Elle le chargea en cachette.
Puis elle envoya un message à une seule personne.
Maître Koffi N’Guessan.
L’avocat qui avait travaillé avec son père pendant plus de quinze ans.
« J’ai besoin de te parler. Personne ne doit savoir. »
Il répondit moins de deux minutes plus tard.
« Où ? »
Mariam hésita.
Puis écrivit :
« Pas encore en personne. Appelle ce numéro demain à 5h40. »
Le lendemain matin, elle s’enferma dans sa salle de bains et mit le téléphone contre son oreille.
La voix de Maître Koffi arriva, prudente.
— Mariam ?
Elle ferma les yeux.
Cela faisait deux ans qu’il ne l’avait pas entendue répondre au téléphone.
— Oui.
Long silence.
— Tu… tu m’entends ?
— Oui.
— Depuis quand ?
— Depuis quelques jours.
— Karim sait ?
— Non.
— Fatou ?
— Non.
Maître Koffi comprit immédiatement que quelque chose n’allait pas.
— Qu’est-ce qui se passe ?
Mariam regarda la porte.
Puis murmura :
— Ils essaient de me tuer.
Un silence encore plus lourd.
— Qui ?
— Mon mari et ma sœur.
L’avocat ne posa pas dix questions inutiles.
Il dit simplement :
— Ne les confronte pas.
— Je sais.
— Tu as une preuve ?
— Pas encore.
— Alors écoute-moi.

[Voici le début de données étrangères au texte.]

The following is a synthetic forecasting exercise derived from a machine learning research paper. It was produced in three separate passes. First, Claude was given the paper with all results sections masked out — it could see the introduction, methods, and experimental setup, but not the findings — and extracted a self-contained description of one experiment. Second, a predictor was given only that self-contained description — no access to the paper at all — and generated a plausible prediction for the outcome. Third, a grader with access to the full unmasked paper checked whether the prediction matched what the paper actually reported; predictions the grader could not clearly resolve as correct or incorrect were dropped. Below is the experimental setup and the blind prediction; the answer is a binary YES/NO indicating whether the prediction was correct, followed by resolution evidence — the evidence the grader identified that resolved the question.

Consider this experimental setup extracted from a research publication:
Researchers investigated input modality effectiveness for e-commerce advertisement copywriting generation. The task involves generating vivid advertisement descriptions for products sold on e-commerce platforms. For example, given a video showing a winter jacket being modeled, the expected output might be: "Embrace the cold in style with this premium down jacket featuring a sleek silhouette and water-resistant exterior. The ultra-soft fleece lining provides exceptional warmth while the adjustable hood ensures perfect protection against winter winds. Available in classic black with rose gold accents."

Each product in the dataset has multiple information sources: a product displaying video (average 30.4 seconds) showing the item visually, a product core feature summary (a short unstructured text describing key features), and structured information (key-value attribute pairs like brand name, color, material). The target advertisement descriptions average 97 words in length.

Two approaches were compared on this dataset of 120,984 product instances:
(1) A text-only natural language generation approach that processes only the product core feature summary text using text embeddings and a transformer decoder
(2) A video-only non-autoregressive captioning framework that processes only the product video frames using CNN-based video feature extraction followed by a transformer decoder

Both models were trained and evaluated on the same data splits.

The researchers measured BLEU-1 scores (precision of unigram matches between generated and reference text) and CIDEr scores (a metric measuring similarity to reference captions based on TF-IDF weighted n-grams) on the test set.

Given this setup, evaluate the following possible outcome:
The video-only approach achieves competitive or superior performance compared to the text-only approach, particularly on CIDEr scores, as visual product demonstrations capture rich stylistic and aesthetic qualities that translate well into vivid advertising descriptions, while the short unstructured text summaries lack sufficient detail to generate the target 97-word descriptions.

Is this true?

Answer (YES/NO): YES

À partir de maintenant, tu ne signes plus rien sans me l’envoyer. Tu ne manges rien que tu n’as pas vu préparer. Tu gardes ton téléphone sur toi. Et surtout, tu continues à faire croire que tu n’entends rien.
Mariam souffla.
— J’ai besoin d’un autre contact.
— Lequel ?
— Moussa.
Son cousin.
Officier de police judiciaire.
Pendant les six jours qui suivirent, Mariam mena deux vies.
Devant Karim et Fatou, elle restait la même.
Silencieuse.
Docile.
Reconnaissante.
Elle hochait la tête.
Souriait.
Acceptait les plats qu’on lui apportait.
Faisait semblant de ne rien entendre lorsque Karim parlait au téléphone à trois mètres d’elle.
Mais dès qu’ils lui tournaient le dos, elle enregistrait.
Une conversation près de la piscine :
— Il faut accélérer les transferts.
Une autre dans le bureau :
— La signature est valable, elle a signé devant moi.
Une autre encore :
— Après le décès, on pourra présenter les documents au conseil.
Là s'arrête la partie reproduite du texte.